At October 01, 2007 , Blogger T E Fine said...

That poor lady... it was an unnecessary death. I'm having trouble getting to the article itself - does it describe the attitude of her family and friends? She was killing herself in her mother's home for gosh sake! Weren't there some people who protested this, refused to show up, anything?

 
At October 01, 2007 , Blogger Wesley J. Smith said...

No. Her family and friends apparently supported this. The story does not describe the family dynamics other than people did as she requested, telling stories and etc., and then she took the poison.

 
At October 01, 2007 , Blogger T E Fine said...

Sick sick sick.

Oh! Has anybody on the blog been keeping up with the Funky Winkerbean comic strip? I searched the blog and didn't see any mention of this.
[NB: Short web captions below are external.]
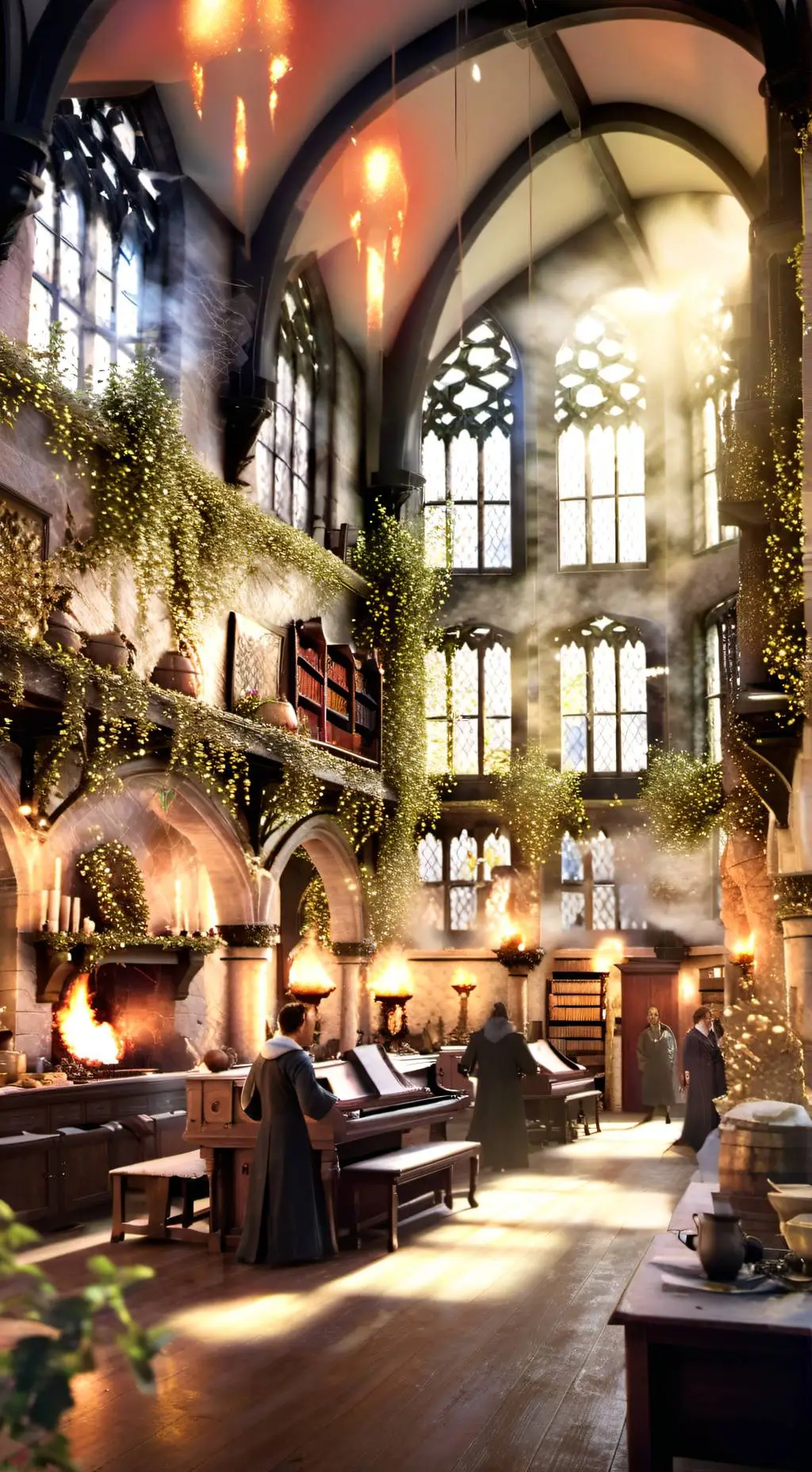 ai character: ✨ HBP✨ background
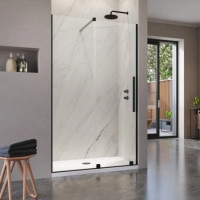 Душевая кабина Radaway Furo Black DWJ 622х2000 L 10107622-54-01L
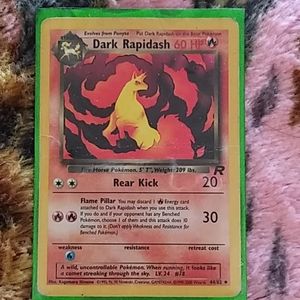 Dark Pokemon Card - Rapidash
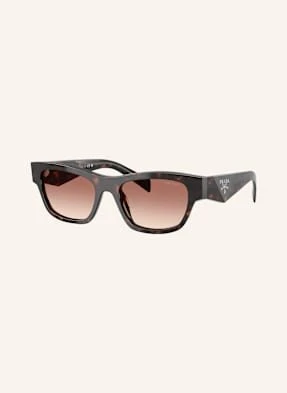 Prada Okulary Przeciwsłoneczne Pr b09s braun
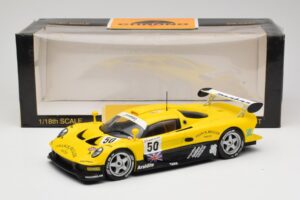 Lotus Elise GT1 #50 1997 Chrono 1:18 H1070 Metal — billede 6 af 6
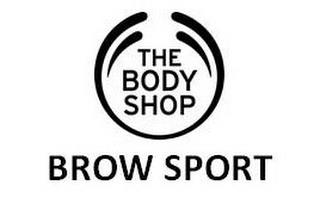 THE BODY SHOP BROW SPORT trademark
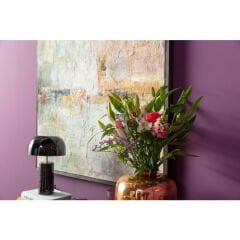 Dust Gold Çerçeveli Resim120x120cm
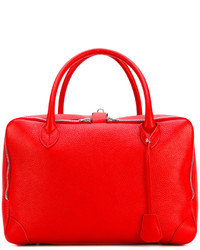 Женская красная кожаная сумка от Golden Goose Deluxe Brand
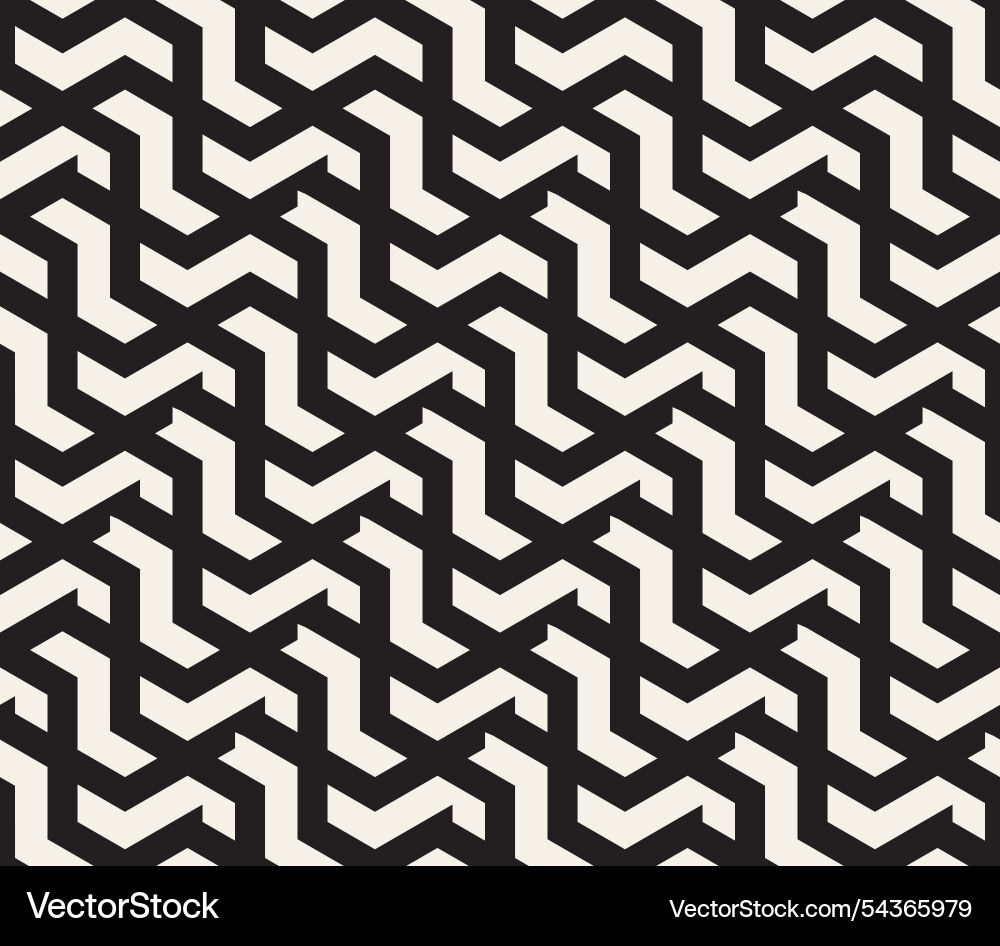 Seamless pattern repeating geometric elements Seamless pattern repeating geometric elements vector image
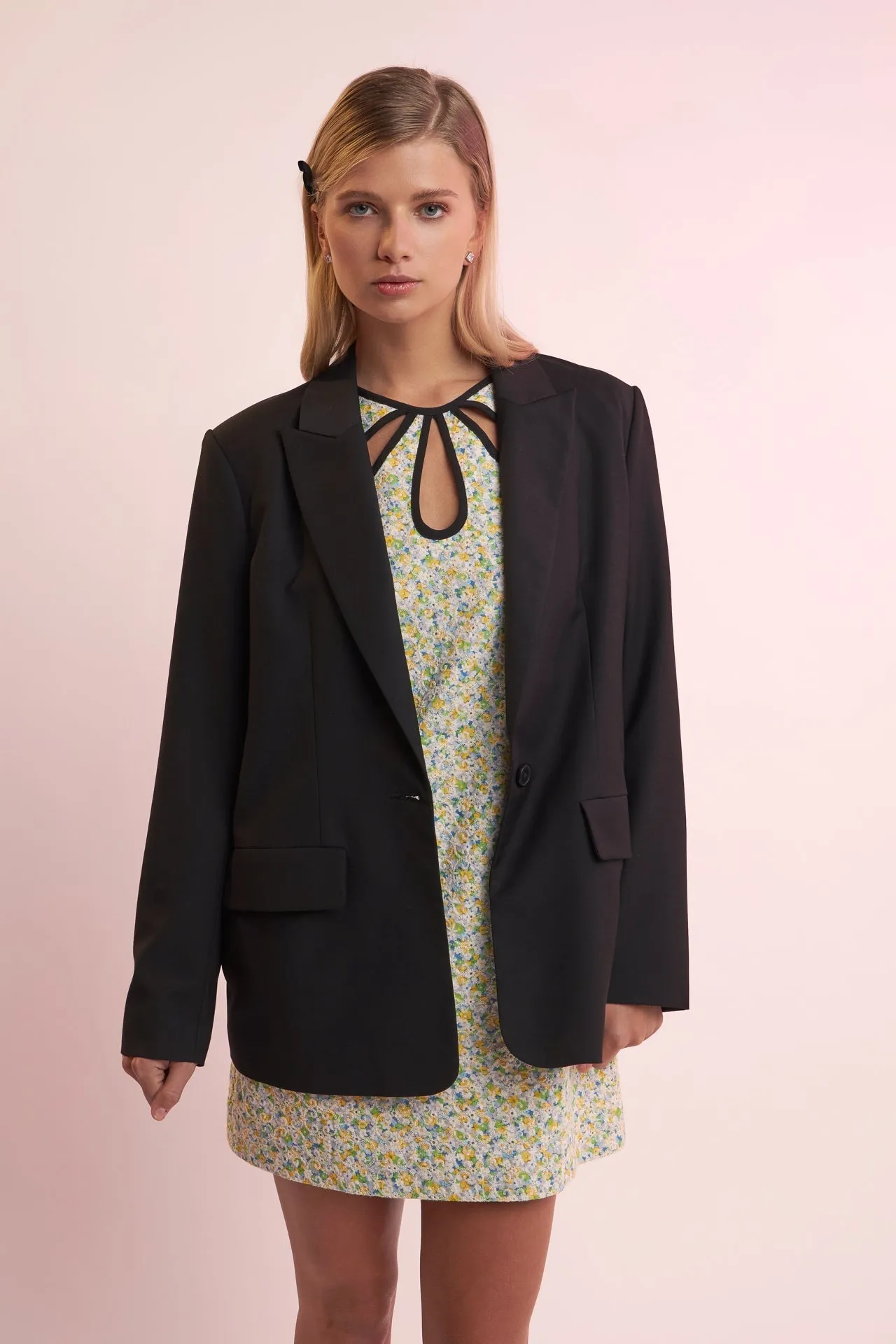 Single Breasted Blazer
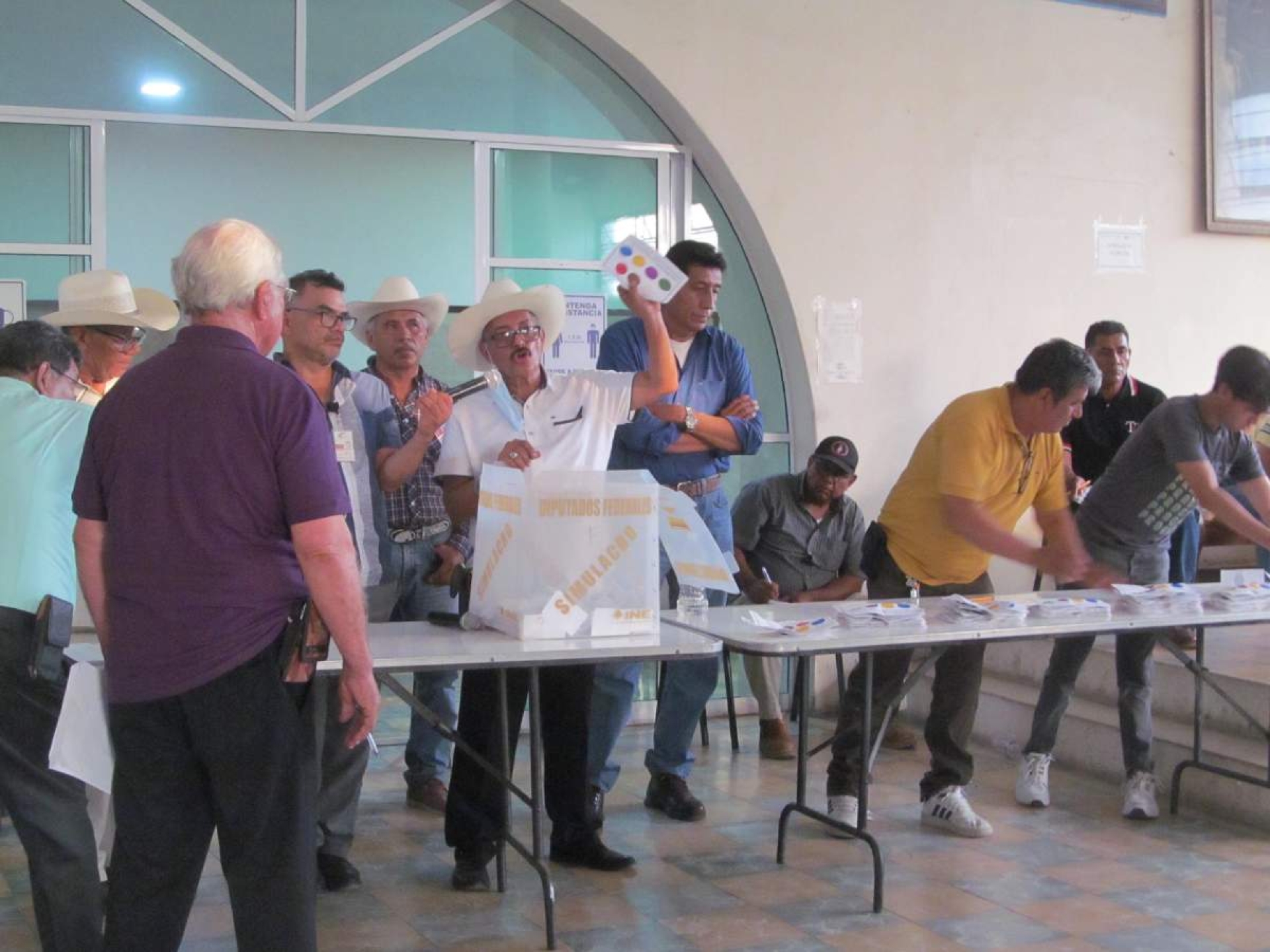 Gana la planilla verde las elecciones para comisariado ejidal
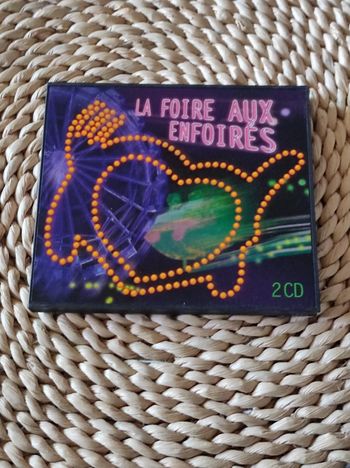 CD album x2 la foire aux enfoirs 2003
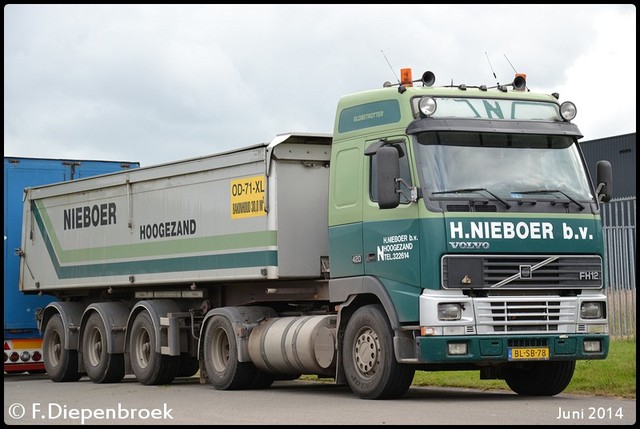 BL-SB-78 Volvo FH12 Nieboer-BorderMaker 2014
It seems appropriate to bring up here that the portrayel of a natural death and the love of family in the strip feels more genuine than a group of people, in real life, who sit around telling stories and then let their friend kill herself without a single protest. That lady deserved to have someone try to stop her, for no other reason than she had value and worth just because she was born and was alive at that moment.

 
At October 01, 2007 , Blogger Foxfier said...

*chilled*

I'm sorry, that sounds like the opening of a bad horror story. Or one of those fantasies where the person who kills themselves "wakes up" to be informed they won't be leaving earth, they'll be doing X to make up for their lives.

Reality is getting too scary....

 
At October 02, 2007 , Blogger T E Fine said...

Foxfier:

Karma has a way of keeping tabs on people - at some point they're going to have to pay back what they owe for not stopping her.